▶ EXTRAIT CHOISI
« C’est un fait indéniable que nos sociétés contemporaines changent de visage sous les effets conjugués d’une immigration de masse et d’une société de consommation de plus en plus addictive et hédoniste, avec l’obligation corollaire de communier obligatoirement dans la religion totalitaire des droits de l’homme ».
Vous êtes nouveau dans le paysage éditorial. Pourriez-vous vous présenter ?
Pas si nouveau que cela, puisque je collabore ou ai contribué, depuis plus de quinze ans, à divers journaux et revues, de Rivarol à L’Action française 2000, en passant par Le Choc du mois, Réfléchir et Agir, Nouvelle Ecole ou Boulevard Voltaire. Je suis assez inclassable et si je devais me définir, je reprendrai cette citation de Drieu La Rochelle, selon laquelle, je suis plus fidèle à une attitude qu’à des idées.
Vous avez sous-titré votre livre « la dérive kleptocratique du monde contemporain ». Qu’est-ce que cela signifie ?

[Données recueillies]
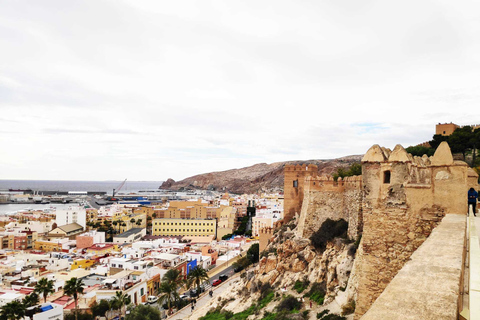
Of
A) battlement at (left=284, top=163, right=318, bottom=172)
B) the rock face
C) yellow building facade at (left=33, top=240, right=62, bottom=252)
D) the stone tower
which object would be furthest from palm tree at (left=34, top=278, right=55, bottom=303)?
yellow building facade at (left=33, top=240, right=62, bottom=252)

▶ CONSIGNE
Recopiez mot pour mot l'intégralité de l'extrait choisi, s'il vous plaît. Les lignes n'ont aucun rôle ici.

▶ RÉPONSE
« C’est un fait indéniable que nos sociétés contemporaines changent de visage sous les effets conjugués d’une immigration de masse et d’une société de consommation de plus en plus addictive et hédoniste, avec l’obligation corollaire de communier obligatoirement dans la religion totalitaire des droits de l’homme ».
Vous êtes nouveau dans le paysage éditorial. Pourriez-vous vous présenter ?
Pas si nouveau que cela, puisque je collabore ou ai contribué, depuis plus de quinze ans, à divers journaux et revues, de Rivarol à L’Action française 2000, en passant par Le Choc du mois, Réfléchir et Agir, Nouvelle Ecole ou Boulevard Voltaire. Je suis assez inclassable et si je devais me définir, je reprendrai cette citation de Drieu La Rochelle, selon laquelle, je suis plus fidèle à une attitude qu’à des idées.
Vous avez sous-titré votre livre « la dérive kleptocratique du monde contemporain ». Qu’est-ce que cela signifie ?